TEXTO FORNECIDO:
==========

Peter Buckley
(à esquerda)O pior pugilista do mundo vai pendurar as luvas. Não é um título que exista formalmente mas na próxima sexta-feira, Peter Buckley vai deixar de levar pancada. Fará o seu 300º e último combate. Será a sua 257ª derrota?
Aos 39 anos, Buckley tem uma longa carreira de derrotas. Não foi sempre assim, em tempos era um promissor peso-pluma e chegou a ganhar um título regional em Inglaterra. Mas depois descobriu uma carreira mais lucrativa, como uma espécie de saco de pancada humano de pugilistas mais cotados. Defrontou 42 futuros campeões do Mundo, da Europa ou do Reino Unido. Com o tempo perdeu 256 vezes, mais um recorde recente de 88 derrotas consecutivas. Já houve quem tentasse pará-lo. Seguindo uma corrente defendida nos Estados Unidos, a qual defende que um pugilista que perca dez combates seguidos deve perder a sua licença, o Comité Britânico de Controlo do Boxe fez-lhe recorrentemente exames médicos, mas Buckley passou sempre. E se um pugilista está medicamente apto, não se pode impedi-lo de competir. Nem que ele apareça com um olho negro mesmo antes do combate seguinte, como já aconteceu a Buckley.

==========

O QUE SE PEDE:
1. Indique se cada afirmação concorda com o texto sobre Peter Buckley. Responda sim ou não e cite as palavras exatas do texto que o decidem.
(a) Buckley vai disputar o seu 300.º combate na próxima sexta-feira.
(b) Buckley nunca ganhou qualquer título ao longo da carreira.
(c) O Comité Britânico de Controlo do Boxe retirou a licença a Buckley.
2. Retome o texto sobre Peter Buckley e continue-o a partir da sua última frase.

LISTAGEM DE REGISTOS:
==========

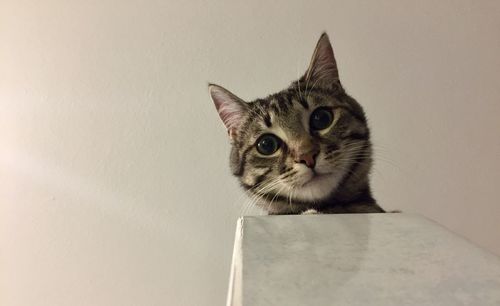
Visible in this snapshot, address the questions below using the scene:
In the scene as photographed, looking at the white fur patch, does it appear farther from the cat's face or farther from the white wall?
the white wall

==========

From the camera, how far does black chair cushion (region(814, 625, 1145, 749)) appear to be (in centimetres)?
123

==========

RESPOSTAS POR TAREFA:
1.
(a) Sim: "Fará o seu 300º e último combate."
(b) Não: "chegou a ganhar um título regional em Inglaterra."
(c) Não: "fez-lhe recorrentemente exames médicos, mas Buckley passou sempre."

2.
O pugilista explica que parte da questão é a sua incapacidade em dizer que não. Basta convidarem-no, mesmo que seja para um combate no próprio dia, e ele vai. "Estou sempre no ginásio, e se me chamarem com duas horas de antecedência, digo que sim", conta.
Também nega que a sua opção de vida tenha tido a ver com dinheiro. Foi mais uma questão de sobrevivência, diz: "O boxe deu-me boas férias, uma casa, um carro. A minha mulher e a minha filha vivem bem. Mas não lutei por dinheiro. O boxe evitou que fosse para a prisão. O meu irmão Johnny, que morreu, entrava e saía constantemente da prisão. Dois sobrinhos meus cumprem pena. Muitos dos meus amigos de infância também estão presos. O boxe serviu-me para respeitar os outros e a mim mesmo."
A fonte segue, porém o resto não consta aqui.